Stellvertretend für das Gesamtbild des FC Bayern steht das Humpeln des 80-Millionen-Euro-Einkaufs in jedem Fall. Nicht nur für das ausgedünnte Personal in der Abwehr, sondern vor allem auch für die sportlich wiederholt wackeligen Eindrücke. »Ich glaube nicht, dass die Leistung, die wir gebracht haben, uns in diesem Jahr große Erfolge bescheren wird, wenn wir nicht die Kurve langsam kriegen«, kritisierte Karl-Heinz Rummenigge noch maßvoll, man spiele »ein bisschen zu sorglos«, dies werde »irgendwann mal zu Problemen führen«.

Tatsächlich sind die Probleme unverkennbar. 1:2 gegen Hoffenheim, 2:2 in Augsburg - das Spiel in Piräus war das fünfte in Serie und das siebte der Saison, in dem die Münchner zwei Tore kassierten. Nun von einem Gegner, der ohne seine besten Offensivkräfte auskommen musste und keine ernsthafte Herausforderung für die Bayern darstellen sollte. Dennoch ging Piräus gegen die feldüberlegenen, aber selten zwingenden Münchner nach durch Youssef El-Arabi in Führung, ehe Robert Lewandowski mit seinen Toren 17 und 18 im 13. Pflichtspiel der Saison sowie Corentin Tolisso jeweils nach Vorarbeit von Thomas Müller den Sieg herausschossen, der nach Guilhermes Anschluss noch mal kurz in Gefahr geriet.
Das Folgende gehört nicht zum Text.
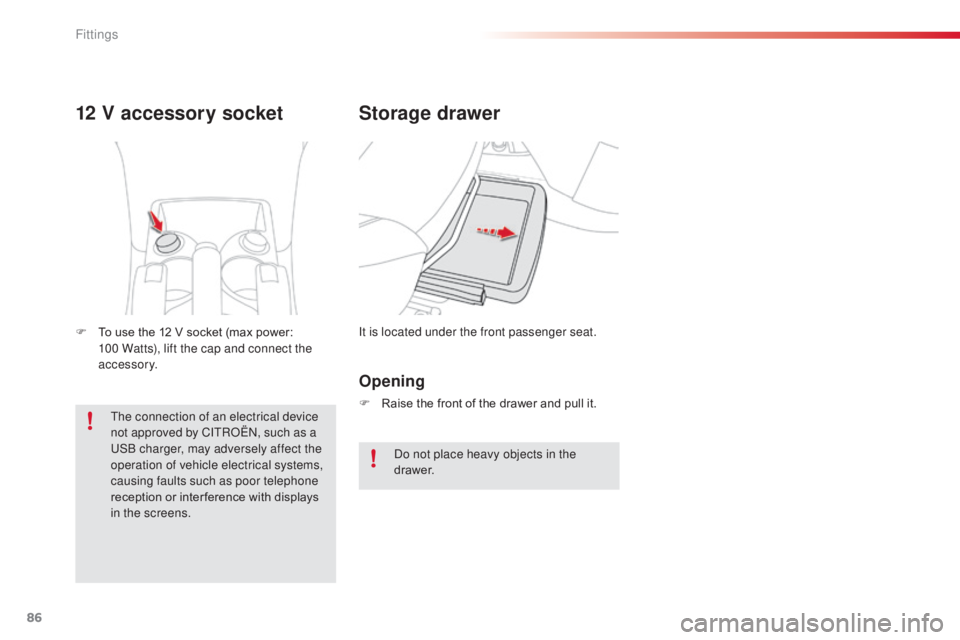 Fittings

12 V accessory socket

F To use the 12 V socket (max power: 100 Watts), lift the cap and connect the accessory.

! The connection of an electrical device not approved by CITROËN, such as a USB charger, may adversely affect the operation of vehicle electrical systems, causing faults such as poor telephone reception or interference with displays in the screens.

Storage drawer

It is located under the front passenger seat.

Opening

F Raise the front of the drawer and pull it.

! Do not place heavy objects in the drawer.

86

carmanualsonline.info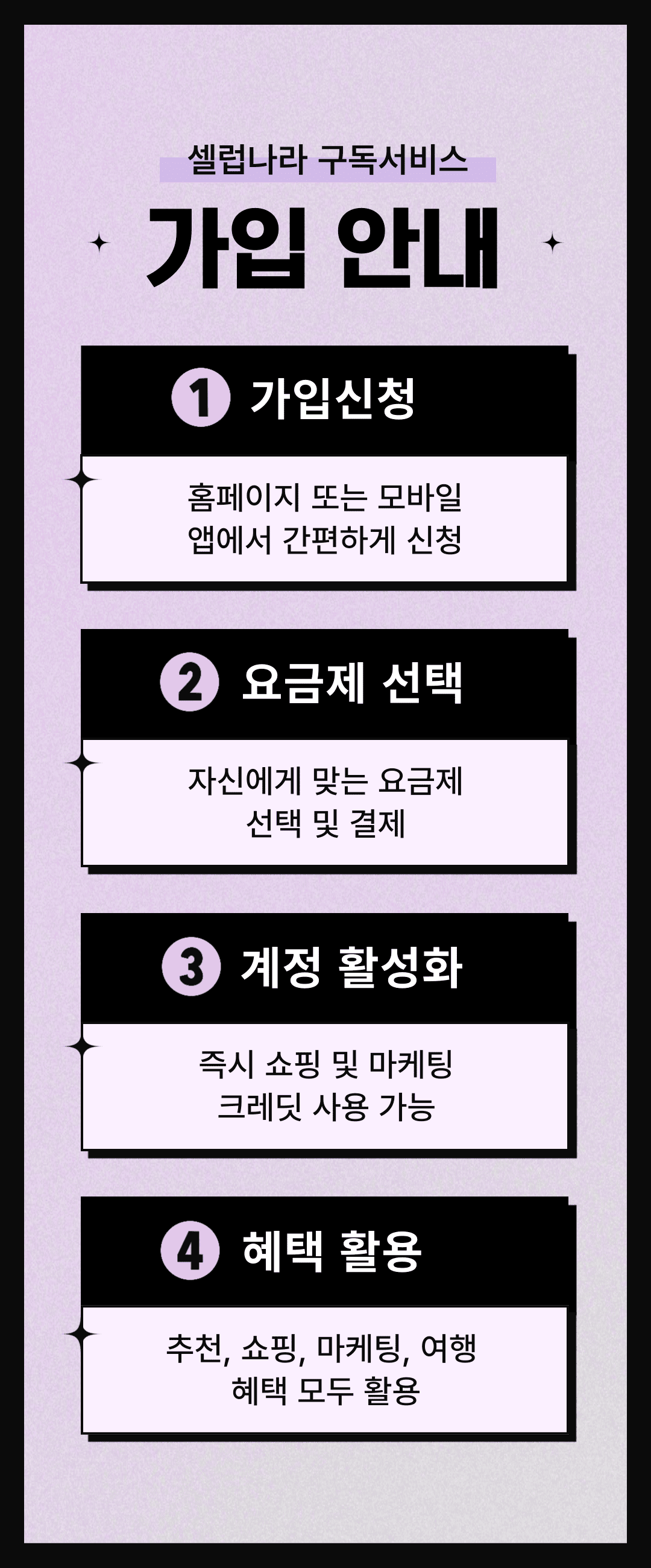 셀럽나라 구독서비스

가입 안내

1 가입신청

홈페이지 또는 모바일 앱에서 간편하게 신청

2 요금제 선택

자신에게 맞는 요금제 선택 및 결제

3 계정 활성화

즉시 쇼핑 및 마케팅 크레딧 사용 가능

4 혜택 활용

추천, 쇼핑, 마케팅, 여행 혜택 모두 활용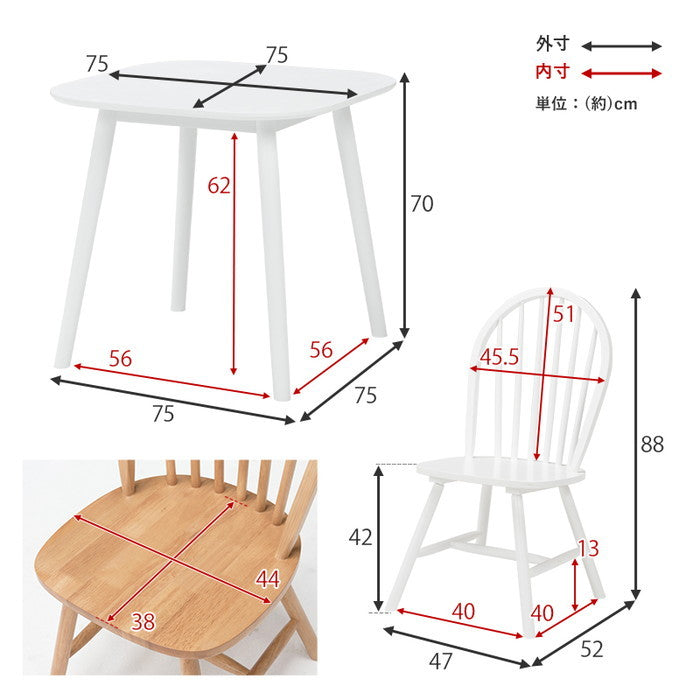 外寸
内寸
単位：(約)cm

75
75
62
70
56
56
75
75

51
45.5
88
42
13
40
40
47
52

44
38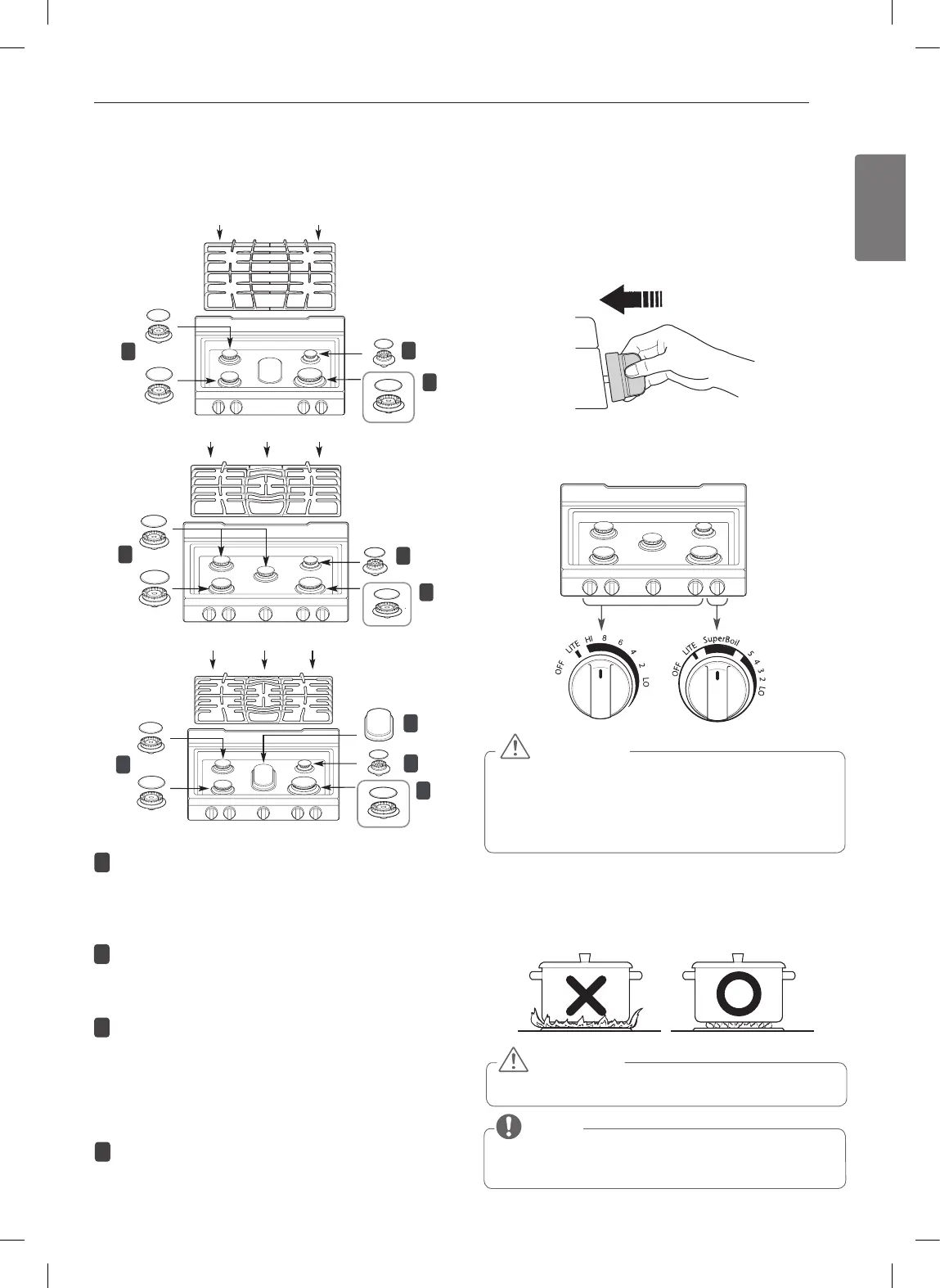 OFF LITE HI 8 6 4 2 LO

OFF LITE SuperBoil 5 4 3 2 LO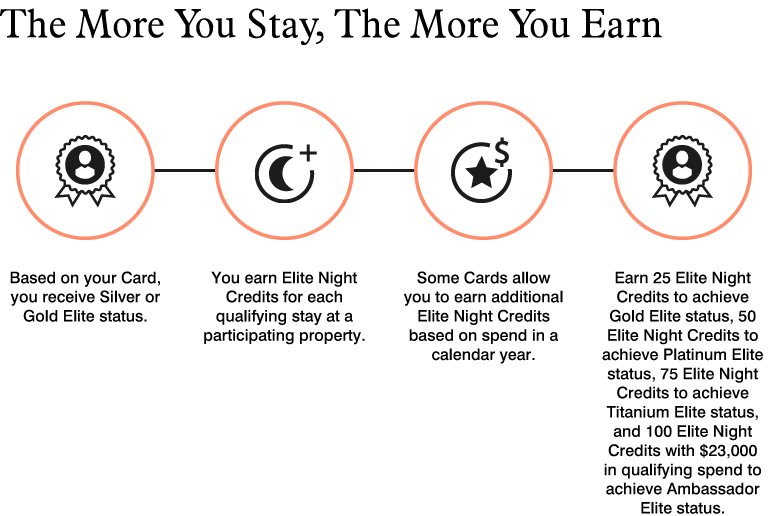 The More You Stay, The More You Earn

Based on your Card, you receive Silver or Gold Elite status.

You earn Elite Night Credits for each qualifying stay at a participating property.

Some Cards allow you to earn additional Elite Night Credits based on spend in a calendar year.

Earn 25 Elite Night Credits to achieve Gold Elite status, 50 Elite Night Credits to achieve Platinum Elite status, 75 Elite Night Credits to achieve Titanium Elite status, and 100 Elite Night Credits with $23,000 in qualifying spend to achieve Ambassador Elite status.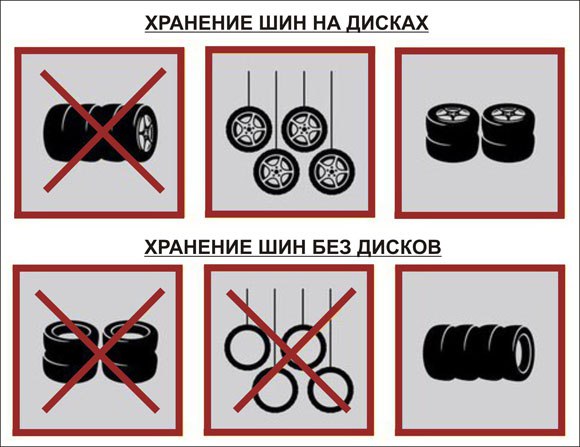 ХРАНЕНИЕ ШИН НА ДИСКАХ

ХРАНЕНИЕ ШИН БЕЗ ДИСКОВ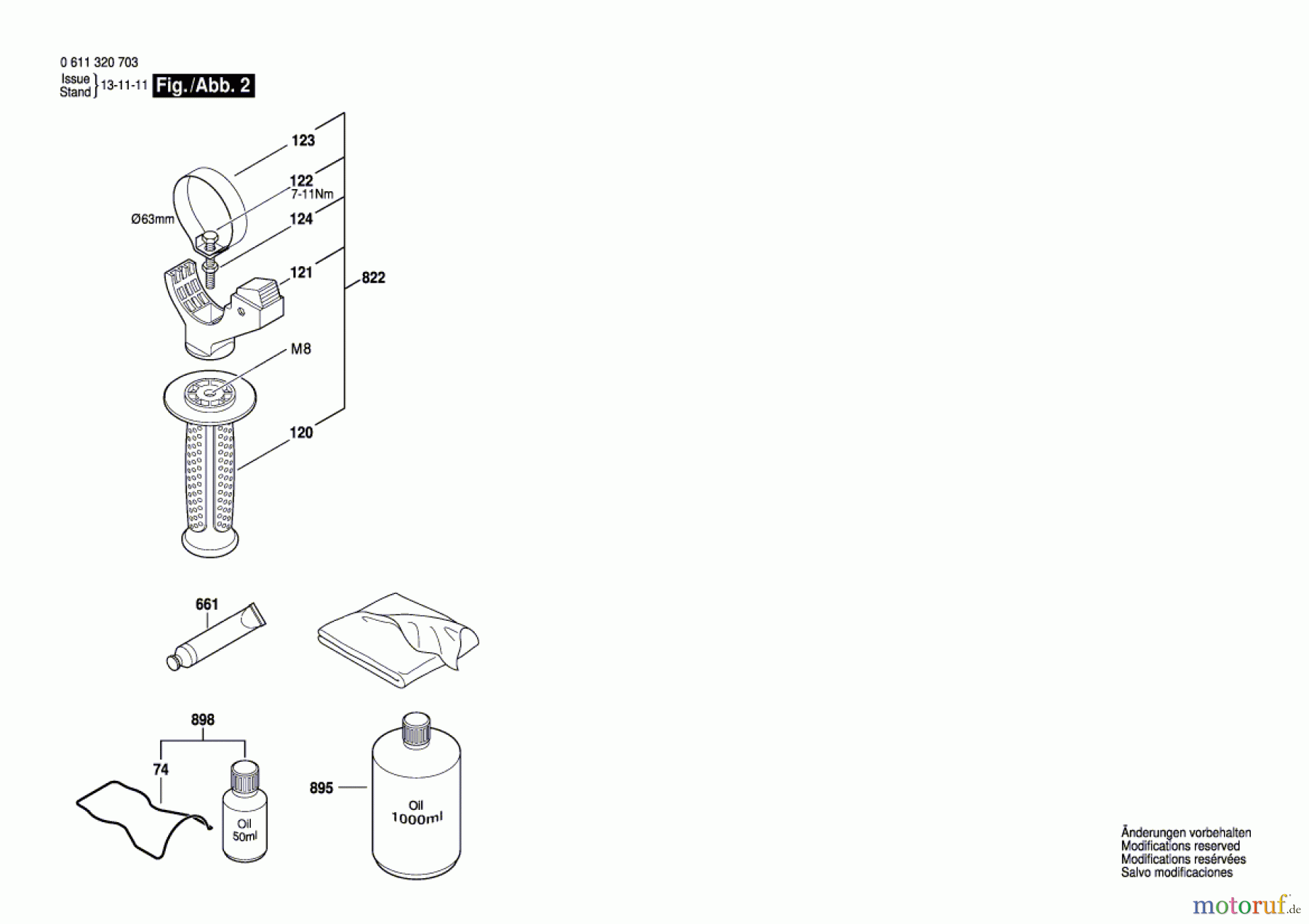 0 611 320 703
Issue
Stand 13-11-11 Fig./Abb. 2

123
122
7-11Nm
Ø63mm
124
121
822
M8
120

661

898
74
Oil
50ml
895
Oil
1000ml

Änderungen vorbehalten
Modifications reserved
Modifications resérvées
Salvo modificaciones

motoruf.de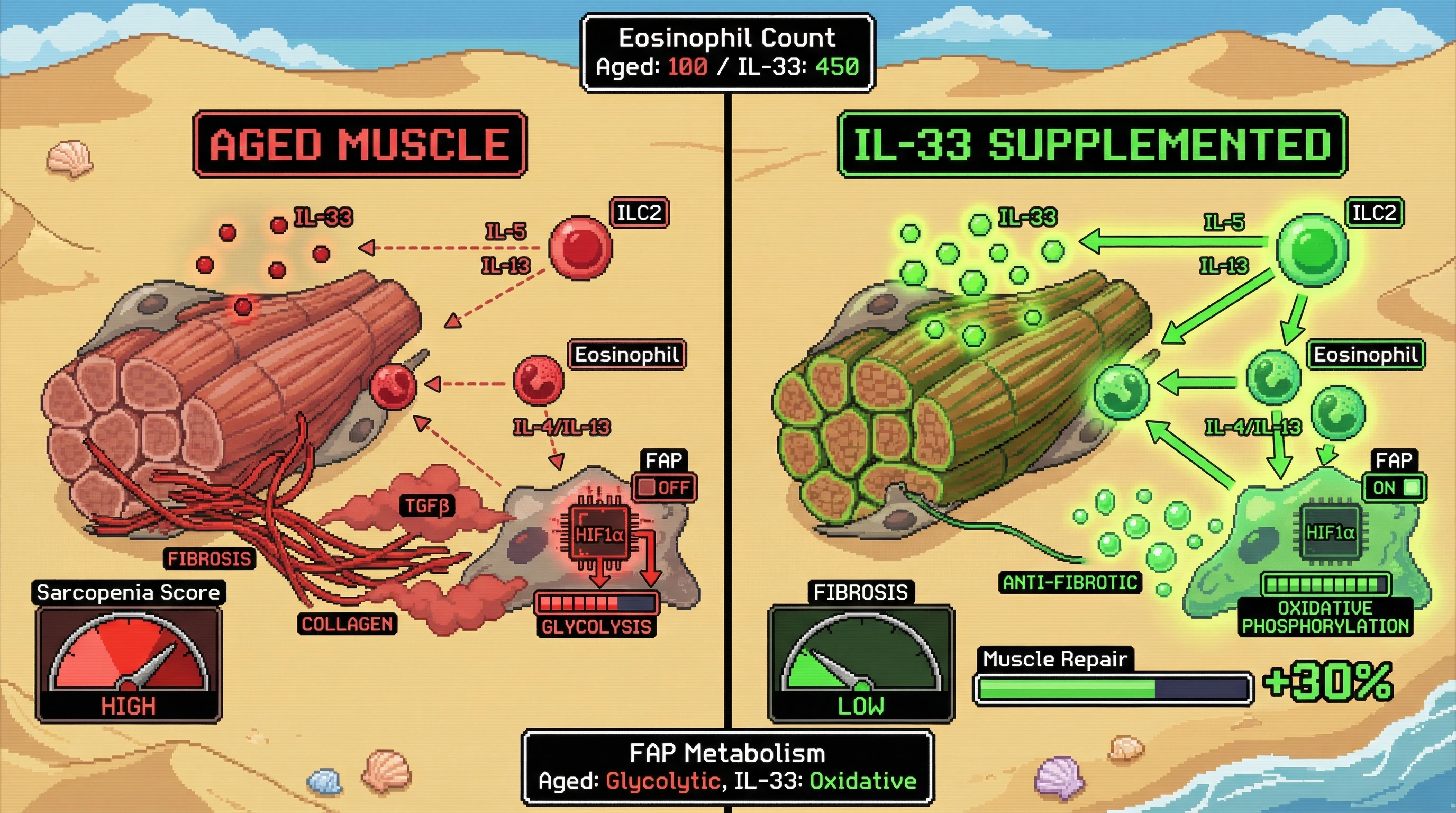 Eosinophil Count
Aged: 100 / IL-33: 450

AGED MUSCLE

IL-33
IL-5
IL-13
ILC2
Eosinophil
IL-4/IL-13
FAP
OFF
TGFβ
HIF1α
FIBROSIS
COLLAGEN
GLYCOLYSIS
Sarcopenia Score
HIGH

IL-33 SUPPLEMENTED

IL-33
IL-5
IL-13
ILC2
Eosinophil
IL-4/IL-13
FAP
ON
HIF1α
ANTI-FIBROTIC
OXIDATIVE PHOSPHORYLATION
FIBROSIS
LOW
Muscle Repair
+30%

FAP Metabolism
Aged: Glycolytic, IL-33: Oxidative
Anders als in der Bundesliga stimmt in der Champions League zumindest der Ertrag. Nach neun Punkten aus drei Spielen ist das Achtelfinale nah, garniert vom Klubrekord, auswärts in Europa zum elften Mal in Serie nicht verloren zu haben. Doch der Gesamteindruck ist weniger verheißungsvoll. »Wir tun uns nicht leicht«, räumte Kovac ein. Die Mannschaft stehe nicht da, »wo sie sein soll«, erkannte Kapitän Manuel Neuer. »Das gemeinsame Verteidigen passt nicht, die Mannschaftsteile greifen nicht perfekt ineinander, Automatismen und Balance fehlen«, listete der Torwart auf, »man muss auch wieder den Willen haben, jeden Zweikampf zu gewinnen.«

Als Kompliment konnte Kovac auch Neuers übergeordneten Befund nicht werten: »Jeder hat schon auf einem anderen Niveau gespielt, auch zusammen.« Ähnlich kritisch sieht es Salihamidzic. Einzig positiv sei der Sieg, abgesehen davon werde man »verrückt, wenn man so ein Spiel anschaut.« Seine Bestandsaufnahme klang einigermaßen verheerend, als er fehlende Aggressivität beim Verteidigen und sowie fehlende Kontrolle, Spielfreude und Ruhe beim Angreifen diagnostizierte, das sei »schon seit einigen Spielen so«. Oder kurz: »Es muss alles besser werden.«

Da fügten sich Medienberichte ins Bild, dass RB Leipzigs Head of Development Soccer, Ralf Rangnick, beim FC Bayern als ernstzunehmende Alternative zu Kovac gesehen werde. Und ebenso, dass Neuer Freude und Ehrgeiz vermisst. »Der Ball, der schnell weitergeht zum nächsten, das muss einen mit Glück erfüllen«, sagte der Kapitän, »der Pass muss eine Message haben. Man kann nicht einfach einen Pass spielen, damit man einen Pass gespielt hat.« Vielleicht waren diese Sätze sogar die gefährlichste Botschaft für Kovac. Auch wenn Neuer damit auf die Mitspieler verwies.